[A block of data]
********

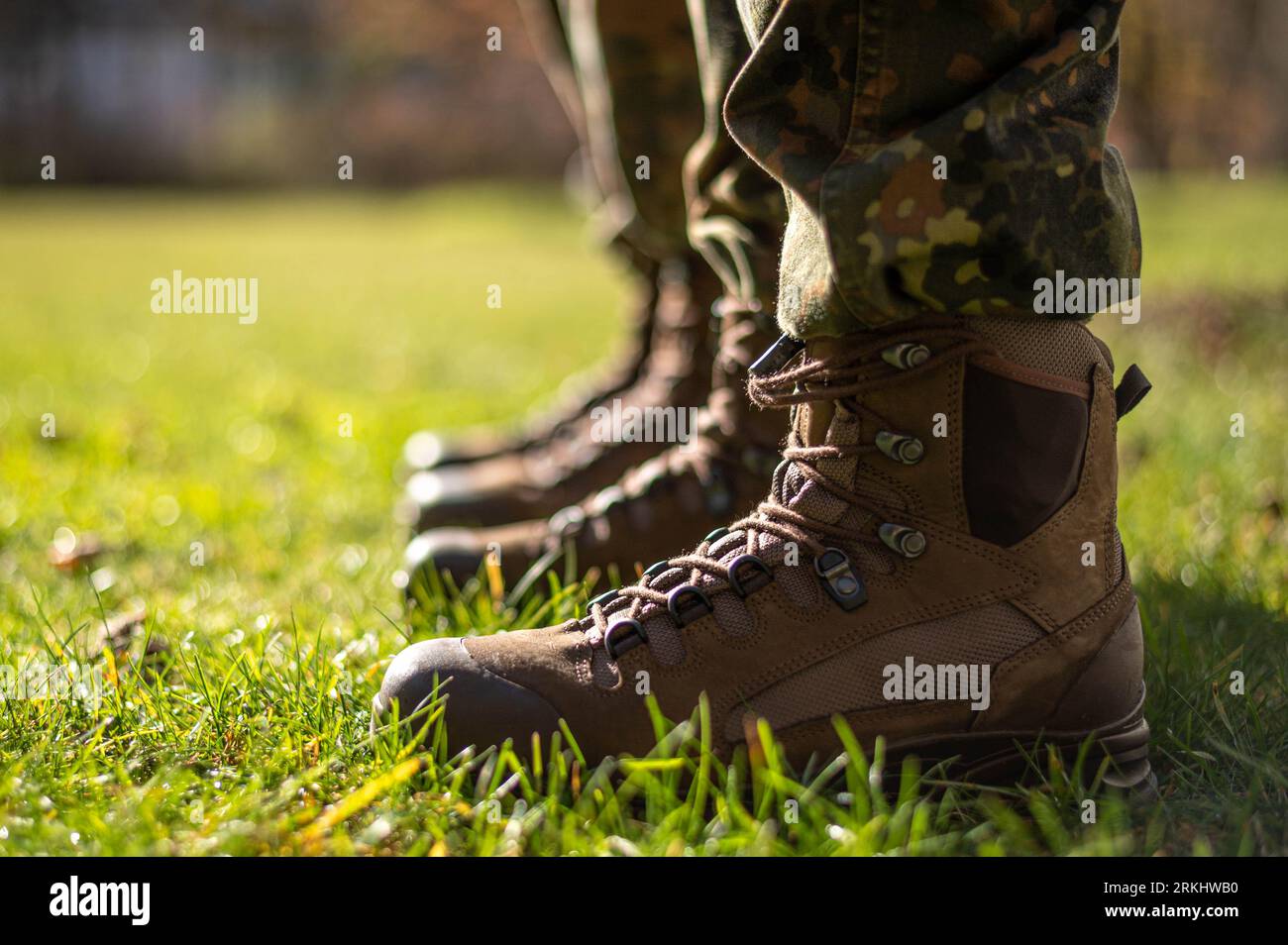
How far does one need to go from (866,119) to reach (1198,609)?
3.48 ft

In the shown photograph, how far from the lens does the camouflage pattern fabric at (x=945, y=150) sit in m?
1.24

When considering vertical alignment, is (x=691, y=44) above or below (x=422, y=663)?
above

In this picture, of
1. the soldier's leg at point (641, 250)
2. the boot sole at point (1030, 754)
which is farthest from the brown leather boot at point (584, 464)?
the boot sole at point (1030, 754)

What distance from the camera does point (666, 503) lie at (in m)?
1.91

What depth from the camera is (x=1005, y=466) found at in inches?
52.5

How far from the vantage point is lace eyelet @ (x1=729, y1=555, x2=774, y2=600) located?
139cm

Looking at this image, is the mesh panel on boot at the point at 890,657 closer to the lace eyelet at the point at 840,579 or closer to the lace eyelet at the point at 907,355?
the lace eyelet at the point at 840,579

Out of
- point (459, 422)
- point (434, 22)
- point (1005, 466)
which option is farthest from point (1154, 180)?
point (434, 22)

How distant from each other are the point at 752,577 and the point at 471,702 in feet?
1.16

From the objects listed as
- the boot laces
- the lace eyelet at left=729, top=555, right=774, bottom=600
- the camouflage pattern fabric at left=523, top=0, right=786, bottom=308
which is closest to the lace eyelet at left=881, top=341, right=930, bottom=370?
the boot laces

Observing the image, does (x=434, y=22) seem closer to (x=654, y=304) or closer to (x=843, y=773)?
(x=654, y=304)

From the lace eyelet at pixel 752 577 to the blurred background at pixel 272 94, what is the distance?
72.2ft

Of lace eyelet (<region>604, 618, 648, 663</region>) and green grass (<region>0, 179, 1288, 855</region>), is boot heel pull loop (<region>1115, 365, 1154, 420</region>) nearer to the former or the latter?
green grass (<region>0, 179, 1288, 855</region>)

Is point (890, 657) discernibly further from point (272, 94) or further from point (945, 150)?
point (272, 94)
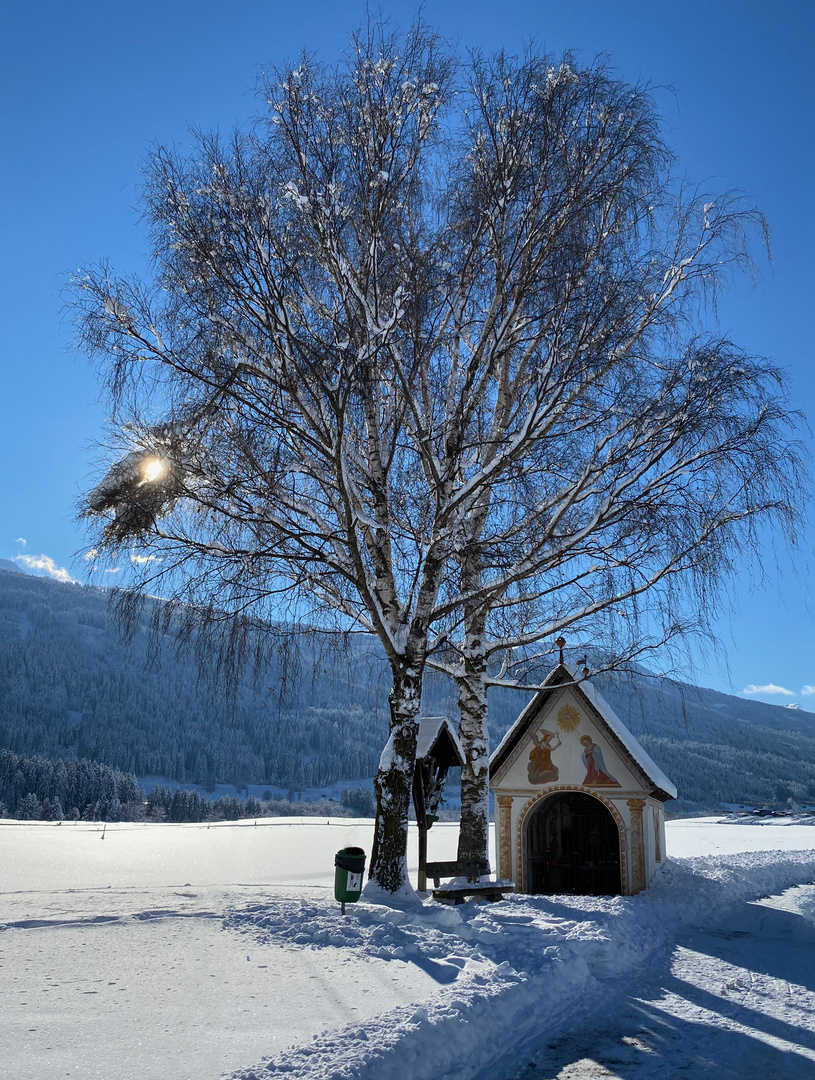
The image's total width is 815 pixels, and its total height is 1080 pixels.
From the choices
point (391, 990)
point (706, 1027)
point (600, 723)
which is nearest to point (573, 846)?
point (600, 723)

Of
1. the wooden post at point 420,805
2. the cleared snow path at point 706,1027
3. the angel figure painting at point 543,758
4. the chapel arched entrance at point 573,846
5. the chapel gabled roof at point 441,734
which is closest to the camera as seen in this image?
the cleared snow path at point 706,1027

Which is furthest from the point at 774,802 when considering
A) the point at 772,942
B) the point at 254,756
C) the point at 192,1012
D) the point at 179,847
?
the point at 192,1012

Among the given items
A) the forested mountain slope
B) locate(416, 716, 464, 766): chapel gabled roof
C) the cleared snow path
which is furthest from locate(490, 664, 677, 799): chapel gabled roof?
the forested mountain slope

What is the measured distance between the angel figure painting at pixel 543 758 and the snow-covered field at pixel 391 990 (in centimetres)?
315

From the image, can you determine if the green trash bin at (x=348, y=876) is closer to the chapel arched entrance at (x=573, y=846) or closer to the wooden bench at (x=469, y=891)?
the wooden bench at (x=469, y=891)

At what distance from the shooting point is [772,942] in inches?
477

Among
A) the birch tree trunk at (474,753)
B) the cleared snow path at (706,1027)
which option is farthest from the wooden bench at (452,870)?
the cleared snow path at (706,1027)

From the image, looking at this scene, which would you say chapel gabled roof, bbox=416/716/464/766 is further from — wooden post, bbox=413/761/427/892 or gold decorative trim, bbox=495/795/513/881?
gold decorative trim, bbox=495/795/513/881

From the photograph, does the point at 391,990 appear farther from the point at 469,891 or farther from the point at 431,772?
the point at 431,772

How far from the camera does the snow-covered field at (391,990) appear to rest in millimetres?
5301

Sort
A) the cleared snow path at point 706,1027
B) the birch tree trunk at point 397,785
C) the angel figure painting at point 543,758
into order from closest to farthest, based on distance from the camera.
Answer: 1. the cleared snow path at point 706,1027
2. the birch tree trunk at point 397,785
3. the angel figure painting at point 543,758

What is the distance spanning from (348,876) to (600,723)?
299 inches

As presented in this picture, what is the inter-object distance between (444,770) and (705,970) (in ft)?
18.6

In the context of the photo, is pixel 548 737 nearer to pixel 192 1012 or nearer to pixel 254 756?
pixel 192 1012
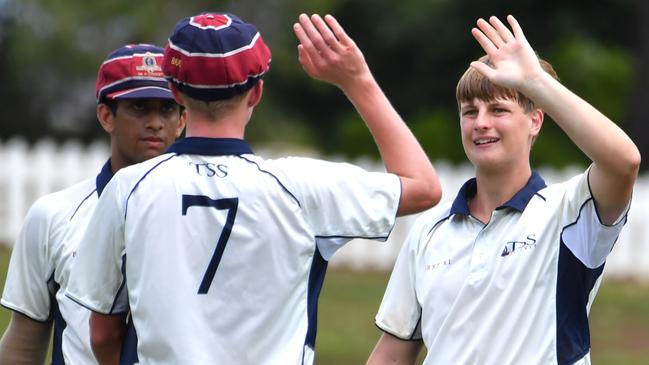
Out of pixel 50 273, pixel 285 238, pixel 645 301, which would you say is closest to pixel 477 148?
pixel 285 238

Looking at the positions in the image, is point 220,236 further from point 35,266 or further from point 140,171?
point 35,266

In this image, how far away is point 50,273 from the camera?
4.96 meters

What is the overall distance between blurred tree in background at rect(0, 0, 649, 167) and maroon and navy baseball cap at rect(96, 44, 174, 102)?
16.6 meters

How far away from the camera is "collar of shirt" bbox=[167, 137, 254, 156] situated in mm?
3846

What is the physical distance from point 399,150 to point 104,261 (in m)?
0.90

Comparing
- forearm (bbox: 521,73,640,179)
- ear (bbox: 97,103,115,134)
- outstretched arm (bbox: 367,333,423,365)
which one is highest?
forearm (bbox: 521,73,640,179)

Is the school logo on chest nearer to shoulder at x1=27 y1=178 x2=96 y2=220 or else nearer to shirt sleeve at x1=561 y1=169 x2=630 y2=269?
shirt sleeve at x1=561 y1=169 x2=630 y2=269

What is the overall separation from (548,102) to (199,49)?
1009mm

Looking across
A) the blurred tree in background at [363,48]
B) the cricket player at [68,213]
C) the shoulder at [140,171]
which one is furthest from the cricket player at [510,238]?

********

- _Short task_:
Copy out the whole listing exactly, and don't carry over any pictures.

- _Correct output_:
How far does one need to go from (866,119) to reach (1198,609)?
3.48 ft

In the shown photograph, how far from the lens does the camouflage pattern fabric at (x=945, y=150) sit in m?
1.24

When considering vertical alignment, is (x=691, y=44) above or below (x=422, y=663)?
above

In this picture, of
1. the soldier's leg at point (641, 250)
2. the boot sole at point (1030, 754)
which is farthest from the brown leather boot at point (584, 464)?
the boot sole at point (1030, 754)

What distance from the camera does point (666, 503) lie at (in m)?
1.91

What depth from the camera is (x=1005, y=466) found at in inches?
52.5

How far from the vantage point is lace eyelet @ (x1=729, y1=555, x2=774, y2=600) located?
139cm

Looking at this image, is the mesh panel on boot at the point at 890,657 closer to the lace eyelet at the point at 840,579 or closer to the lace eyelet at the point at 907,355?
the lace eyelet at the point at 840,579

Out of
- point (459, 422)
- point (434, 22)
- point (1005, 466)
which option is farthest from point (1154, 180)?
point (434, 22)

How distant from each other are the point at 752,577 and the point at 471,702 in feet?
1.16

From the objects listed as
- the boot laces
- the lace eyelet at left=729, top=555, right=774, bottom=600
- the camouflage pattern fabric at left=523, top=0, right=786, bottom=308
which is closest to the lace eyelet at left=881, top=341, right=930, bottom=370?
the boot laces

Observing the image, does (x=434, y=22) seem closer to (x=654, y=304) or closer to (x=843, y=773)?
(x=654, y=304)

From the lace eyelet at pixel 752 577 to the blurred background at pixel 272 94, what is the distance?
72.2ft

Of lace eyelet (<region>604, 618, 648, 663</region>) and green grass (<region>0, 179, 1288, 855</region>), is boot heel pull loop (<region>1115, 365, 1154, 420</region>) nearer to the former or the latter?
green grass (<region>0, 179, 1288, 855</region>)

Is point (890, 657) discernibly further from point (272, 94) or further from point (945, 150)?
point (272, 94)
The image's total width is 815 pixels, and its total height is 1080 pixels.
From the choices
point (391, 990)
point (706, 1027)
point (600, 723)
which is nearest to point (573, 846)?
point (600, 723)

Of
1. the wooden post at point 420,805
2. the cleared snow path at point 706,1027
3. the angel figure painting at point 543,758
4. the chapel arched entrance at point 573,846
5. the chapel gabled roof at point 441,734
which is closest to the camera as seen in this image?
the cleared snow path at point 706,1027

Which is furthest from the point at 774,802 when considering
A) the point at 772,942
B) the point at 254,756
C) the point at 192,1012
D) the point at 179,847
?
the point at 192,1012

Among the given items
A) the forested mountain slope
B) locate(416, 716, 464, 766): chapel gabled roof
C) the cleared snow path
which is furthest from locate(490, 664, 677, 799): chapel gabled roof?
the forested mountain slope

What is the measured distance between the angel figure painting at pixel 543 758 and the snow-covered field at pixel 391 990 (in centimetres)?
315

From the image, can you determine if the green trash bin at (x=348, y=876) is closer to the chapel arched entrance at (x=573, y=846) or closer to the wooden bench at (x=469, y=891)?
the wooden bench at (x=469, y=891)

At what distance from the shooting point is [772,942] in inches?
477

Among
A) the birch tree trunk at (474,753)
B) the cleared snow path at (706,1027)
which option is farthest from the wooden bench at (452,870)?
the cleared snow path at (706,1027)

From the image, looking at this scene, which would you say chapel gabled roof, bbox=416/716/464/766 is further from — wooden post, bbox=413/761/427/892 or gold decorative trim, bbox=495/795/513/881?
gold decorative trim, bbox=495/795/513/881

From the photograph, does the point at 391,990 appear farther from the point at 469,891 or farther from the point at 431,772?
the point at 431,772

How far from the camera does the snow-covered field at (391,990) appear to rest in millimetres?
5301

Sort
A) the cleared snow path at point 706,1027
B) the birch tree trunk at point 397,785
C) the angel figure painting at point 543,758
into order from closest to farthest, based on distance from the camera.
Answer: 1. the cleared snow path at point 706,1027
2. the birch tree trunk at point 397,785
3. the angel figure painting at point 543,758

What is the distance spanning from (348,876) to (600,723)?
299 inches

As presented in this picture, what is the inter-object distance between (444,770) and (705,970) (in ft)?
18.6

In the context of the photo, is pixel 548 737 nearer to pixel 192 1012 or nearer to pixel 254 756?
pixel 192 1012
Out of pixel 50 273, pixel 285 238, pixel 645 301, which would you say is closest to pixel 477 148?
pixel 285 238

Looking at the positions in the image, is point 220,236 further from point 35,266 or further from point 140,171?
point 35,266

In this image, how far away is point 50,273 from the camera?
4.96 meters

What is the overall distance between blurred tree in background at rect(0, 0, 649, 167) and maroon and navy baseball cap at rect(96, 44, 174, 102)?
16.6 meters

How far away from the camera is "collar of shirt" bbox=[167, 137, 254, 156] situated in mm?
3846

What is the physical distance from point 399,150 to point 104,261 (in m)?
0.90

Comparing
- forearm (bbox: 521,73,640,179)
- ear (bbox: 97,103,115,134)
- outstretched arm (bbox: 367,333,423,365)
which one is highest?
forearm (bbox: 521,73,640,179)

Is the school logo on chest nearer to shoulder at x1=27 y1=178 x2=96 y2=220 or else nearer to shirt sleeve at x1=561 y1=169 x2=630 y2=269?
shirt sleeve at x1=561 y1=169 x2=630 y2=269

What is the overall separation from (548,102) to (199,49)?
1009mm

Looking across
A) the blurred tree in background at [363,48]
B) the cricket player at [68,213]
C) the shoulder at [140,171]
which one is furthest from the cricket player at [510,238]?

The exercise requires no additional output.